Uit Advies Hoge Gezondheidsraad België, 2020

Graci & Hardie (2007) geven een overzicht van eerdere studies naar een panel van het National Institute of Health (NIH) dat in 1996 een consensus bereikte over het gegeven dat hypnose en biofeedback significante veranderingen kan teweegbrengen in bepaalde aspecten van slaap. Ze komen tot de conclusie dat bij de behandeling van slaapstoornissen meer belang moet worden gegeven aan een combinatie van CGT en hypnotherapie. Graci & Sexton (2006) geven een duidelijk overzicht over hoe hypnose en CGT als een multifactoriële behandeling voor behandelen van insomnia kunnen worden ingezet.

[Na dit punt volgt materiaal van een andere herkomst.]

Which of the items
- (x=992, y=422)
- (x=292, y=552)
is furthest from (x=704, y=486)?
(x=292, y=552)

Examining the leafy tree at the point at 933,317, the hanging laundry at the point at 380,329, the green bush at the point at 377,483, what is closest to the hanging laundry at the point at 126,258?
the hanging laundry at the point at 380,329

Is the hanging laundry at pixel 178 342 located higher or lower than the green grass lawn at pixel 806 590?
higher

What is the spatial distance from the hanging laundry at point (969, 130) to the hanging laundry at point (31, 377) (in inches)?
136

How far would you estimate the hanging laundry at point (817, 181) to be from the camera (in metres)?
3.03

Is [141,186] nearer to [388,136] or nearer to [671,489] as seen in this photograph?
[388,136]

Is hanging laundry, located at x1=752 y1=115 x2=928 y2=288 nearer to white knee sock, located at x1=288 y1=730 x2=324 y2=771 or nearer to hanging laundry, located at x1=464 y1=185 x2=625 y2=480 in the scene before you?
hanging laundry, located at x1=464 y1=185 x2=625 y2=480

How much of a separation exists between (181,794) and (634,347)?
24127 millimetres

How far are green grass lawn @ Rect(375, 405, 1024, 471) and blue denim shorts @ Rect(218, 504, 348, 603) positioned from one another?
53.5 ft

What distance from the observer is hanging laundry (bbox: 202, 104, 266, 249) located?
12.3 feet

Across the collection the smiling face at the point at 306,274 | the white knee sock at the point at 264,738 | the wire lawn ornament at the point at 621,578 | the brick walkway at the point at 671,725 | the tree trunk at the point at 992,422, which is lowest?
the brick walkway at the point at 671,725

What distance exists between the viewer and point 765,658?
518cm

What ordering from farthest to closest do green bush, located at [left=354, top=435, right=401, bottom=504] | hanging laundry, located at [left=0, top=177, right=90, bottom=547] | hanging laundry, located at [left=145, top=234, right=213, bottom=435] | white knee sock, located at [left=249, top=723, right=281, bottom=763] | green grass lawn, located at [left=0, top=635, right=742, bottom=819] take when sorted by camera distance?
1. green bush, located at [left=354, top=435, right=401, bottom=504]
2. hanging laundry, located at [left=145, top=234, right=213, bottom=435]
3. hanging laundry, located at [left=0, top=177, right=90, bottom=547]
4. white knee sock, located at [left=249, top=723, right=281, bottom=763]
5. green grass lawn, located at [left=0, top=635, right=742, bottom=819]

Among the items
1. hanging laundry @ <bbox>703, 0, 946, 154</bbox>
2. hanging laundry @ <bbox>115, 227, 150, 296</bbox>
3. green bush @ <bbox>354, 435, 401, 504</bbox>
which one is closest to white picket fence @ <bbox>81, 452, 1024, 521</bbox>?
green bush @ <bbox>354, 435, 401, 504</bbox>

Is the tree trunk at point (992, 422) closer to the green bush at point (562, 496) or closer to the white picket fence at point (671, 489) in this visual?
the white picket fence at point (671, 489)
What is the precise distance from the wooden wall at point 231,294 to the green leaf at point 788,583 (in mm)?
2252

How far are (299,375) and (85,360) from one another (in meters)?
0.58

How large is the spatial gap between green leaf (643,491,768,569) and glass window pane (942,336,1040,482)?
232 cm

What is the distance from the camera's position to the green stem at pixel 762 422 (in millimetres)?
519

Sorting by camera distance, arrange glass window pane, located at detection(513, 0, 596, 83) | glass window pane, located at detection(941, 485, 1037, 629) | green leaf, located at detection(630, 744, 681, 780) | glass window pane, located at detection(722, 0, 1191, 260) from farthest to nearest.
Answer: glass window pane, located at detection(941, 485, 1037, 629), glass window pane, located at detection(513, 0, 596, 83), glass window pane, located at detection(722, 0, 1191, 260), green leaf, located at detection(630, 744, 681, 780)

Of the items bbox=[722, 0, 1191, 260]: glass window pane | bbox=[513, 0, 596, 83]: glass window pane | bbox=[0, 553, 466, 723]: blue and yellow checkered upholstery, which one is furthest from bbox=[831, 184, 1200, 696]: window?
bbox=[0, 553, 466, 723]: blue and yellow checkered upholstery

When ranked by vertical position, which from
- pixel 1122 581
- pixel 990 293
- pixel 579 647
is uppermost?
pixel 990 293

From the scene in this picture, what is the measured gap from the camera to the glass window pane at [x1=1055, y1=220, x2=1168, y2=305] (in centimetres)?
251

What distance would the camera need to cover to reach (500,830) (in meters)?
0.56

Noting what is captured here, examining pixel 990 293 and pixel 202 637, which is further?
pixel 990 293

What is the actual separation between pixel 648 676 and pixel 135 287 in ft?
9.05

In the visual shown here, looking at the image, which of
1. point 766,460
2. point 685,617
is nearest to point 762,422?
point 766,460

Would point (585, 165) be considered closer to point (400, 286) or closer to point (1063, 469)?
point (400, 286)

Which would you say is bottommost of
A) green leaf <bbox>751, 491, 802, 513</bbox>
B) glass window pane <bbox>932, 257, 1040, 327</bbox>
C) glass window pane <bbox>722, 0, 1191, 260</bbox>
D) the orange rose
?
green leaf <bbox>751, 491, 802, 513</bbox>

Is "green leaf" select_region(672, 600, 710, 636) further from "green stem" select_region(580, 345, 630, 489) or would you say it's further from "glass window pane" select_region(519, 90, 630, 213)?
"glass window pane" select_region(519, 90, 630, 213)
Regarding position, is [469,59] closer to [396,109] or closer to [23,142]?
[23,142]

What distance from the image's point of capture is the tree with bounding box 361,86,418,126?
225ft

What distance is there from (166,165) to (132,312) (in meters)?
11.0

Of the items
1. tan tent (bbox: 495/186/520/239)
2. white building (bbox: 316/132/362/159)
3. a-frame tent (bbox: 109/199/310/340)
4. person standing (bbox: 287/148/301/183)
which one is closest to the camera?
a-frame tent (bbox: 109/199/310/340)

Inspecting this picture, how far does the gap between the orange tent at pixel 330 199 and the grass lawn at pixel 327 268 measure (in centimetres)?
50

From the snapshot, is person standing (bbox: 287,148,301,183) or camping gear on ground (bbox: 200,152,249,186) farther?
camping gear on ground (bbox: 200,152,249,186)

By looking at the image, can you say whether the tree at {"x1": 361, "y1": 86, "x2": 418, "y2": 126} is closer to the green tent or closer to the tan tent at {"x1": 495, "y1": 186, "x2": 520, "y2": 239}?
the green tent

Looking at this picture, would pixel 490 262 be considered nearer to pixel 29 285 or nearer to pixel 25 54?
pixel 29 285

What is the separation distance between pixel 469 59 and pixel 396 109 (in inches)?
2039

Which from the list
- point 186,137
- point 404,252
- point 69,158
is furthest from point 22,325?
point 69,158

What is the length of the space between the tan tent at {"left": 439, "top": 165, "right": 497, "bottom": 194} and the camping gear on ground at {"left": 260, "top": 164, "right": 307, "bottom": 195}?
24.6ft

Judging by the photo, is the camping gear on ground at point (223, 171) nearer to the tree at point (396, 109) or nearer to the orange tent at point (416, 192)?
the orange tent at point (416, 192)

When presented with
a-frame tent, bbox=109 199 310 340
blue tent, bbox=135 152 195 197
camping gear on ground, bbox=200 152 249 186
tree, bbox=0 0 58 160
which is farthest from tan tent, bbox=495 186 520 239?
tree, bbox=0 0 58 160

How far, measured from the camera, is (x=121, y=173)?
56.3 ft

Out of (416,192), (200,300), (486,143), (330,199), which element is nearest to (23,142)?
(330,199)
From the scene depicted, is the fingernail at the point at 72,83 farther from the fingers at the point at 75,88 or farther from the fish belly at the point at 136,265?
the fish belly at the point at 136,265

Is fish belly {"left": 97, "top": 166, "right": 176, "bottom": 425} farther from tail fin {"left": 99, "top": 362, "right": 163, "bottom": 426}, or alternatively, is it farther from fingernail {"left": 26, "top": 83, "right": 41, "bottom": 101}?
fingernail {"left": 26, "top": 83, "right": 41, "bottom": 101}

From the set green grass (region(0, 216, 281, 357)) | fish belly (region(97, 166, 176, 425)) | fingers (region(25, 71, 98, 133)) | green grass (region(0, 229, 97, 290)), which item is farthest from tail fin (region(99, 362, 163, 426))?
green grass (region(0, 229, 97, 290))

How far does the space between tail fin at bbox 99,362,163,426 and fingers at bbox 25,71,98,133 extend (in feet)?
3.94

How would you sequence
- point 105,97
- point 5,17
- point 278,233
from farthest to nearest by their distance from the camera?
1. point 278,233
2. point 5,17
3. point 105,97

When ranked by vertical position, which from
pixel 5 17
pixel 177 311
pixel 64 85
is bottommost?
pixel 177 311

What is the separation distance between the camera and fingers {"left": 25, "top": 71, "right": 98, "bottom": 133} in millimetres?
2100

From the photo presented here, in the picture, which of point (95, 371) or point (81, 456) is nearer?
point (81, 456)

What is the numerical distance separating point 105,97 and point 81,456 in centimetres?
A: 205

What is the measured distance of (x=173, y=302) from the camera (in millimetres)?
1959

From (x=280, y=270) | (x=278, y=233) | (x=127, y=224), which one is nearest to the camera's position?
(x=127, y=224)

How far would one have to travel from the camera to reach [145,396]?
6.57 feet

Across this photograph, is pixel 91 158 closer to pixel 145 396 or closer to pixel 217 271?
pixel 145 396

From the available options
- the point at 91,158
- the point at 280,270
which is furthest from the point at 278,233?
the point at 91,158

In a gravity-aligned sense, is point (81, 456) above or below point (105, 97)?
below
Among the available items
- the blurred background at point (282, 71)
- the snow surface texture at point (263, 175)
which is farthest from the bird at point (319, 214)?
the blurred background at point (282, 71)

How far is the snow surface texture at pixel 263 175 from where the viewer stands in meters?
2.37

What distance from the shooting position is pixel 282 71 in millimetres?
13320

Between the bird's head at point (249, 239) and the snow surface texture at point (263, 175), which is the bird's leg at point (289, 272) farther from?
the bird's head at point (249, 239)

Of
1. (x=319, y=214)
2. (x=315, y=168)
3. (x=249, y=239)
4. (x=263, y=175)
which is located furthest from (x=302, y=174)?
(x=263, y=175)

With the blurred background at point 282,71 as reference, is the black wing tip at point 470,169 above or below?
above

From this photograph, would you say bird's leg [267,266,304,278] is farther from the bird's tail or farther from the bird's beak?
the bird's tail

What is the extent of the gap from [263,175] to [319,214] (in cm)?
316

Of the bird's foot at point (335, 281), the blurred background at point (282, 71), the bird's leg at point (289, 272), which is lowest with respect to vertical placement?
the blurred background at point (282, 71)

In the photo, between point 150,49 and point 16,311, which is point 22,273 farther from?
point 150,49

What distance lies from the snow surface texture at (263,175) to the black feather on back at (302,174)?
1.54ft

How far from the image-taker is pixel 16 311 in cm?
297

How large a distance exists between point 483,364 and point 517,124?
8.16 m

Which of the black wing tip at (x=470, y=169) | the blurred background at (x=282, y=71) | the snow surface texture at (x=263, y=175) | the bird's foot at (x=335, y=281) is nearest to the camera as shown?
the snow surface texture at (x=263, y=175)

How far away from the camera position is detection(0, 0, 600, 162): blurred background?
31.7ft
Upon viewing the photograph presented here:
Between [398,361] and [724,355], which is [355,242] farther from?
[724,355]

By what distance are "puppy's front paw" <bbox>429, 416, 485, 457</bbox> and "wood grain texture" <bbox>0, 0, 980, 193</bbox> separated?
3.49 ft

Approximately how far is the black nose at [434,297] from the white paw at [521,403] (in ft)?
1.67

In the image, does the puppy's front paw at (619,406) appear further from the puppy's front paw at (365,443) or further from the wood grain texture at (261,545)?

Chamine (2016) screende 139 abstracts en 24 review papers over het effect van hypnotische interventies op slaap en onderwierp deze aan een kwantitatief onderzoek. In 58.3 % van de studies die hierbij waren ingesloten had hypnose een gunstige invloed op het resultaat, in 12.5 % waren de resultaten gemengd en bij 29.2 % werd er geen invloed van hypnose op de resultaten vastgesteld. Gelijksoortige resultaten werden gevonden na inclusie van enkel de studies waar minder bias bij was. Zij concluderen dat hypnose bij slaap veelbelovend is en meer onderzoek rechtvaardigt.

In een eerder onderzoek konden Cordi e.a. (2014, 2015) aantonen dat hypnotische suggesties gegeven voorafgaand aan een middagdutje een toename gaf van slow wave sleep (SWS) en slow wave activity (SWA). Dit gaf ook een significante verbetering van de prefrontale cognitieve functies. Hypnotische suggesties zouden een waardevol alternatief kunnen zijn voor slaapmedicatie en nuttig om tot een cognitieve verbetering te leiden bij oudere personen.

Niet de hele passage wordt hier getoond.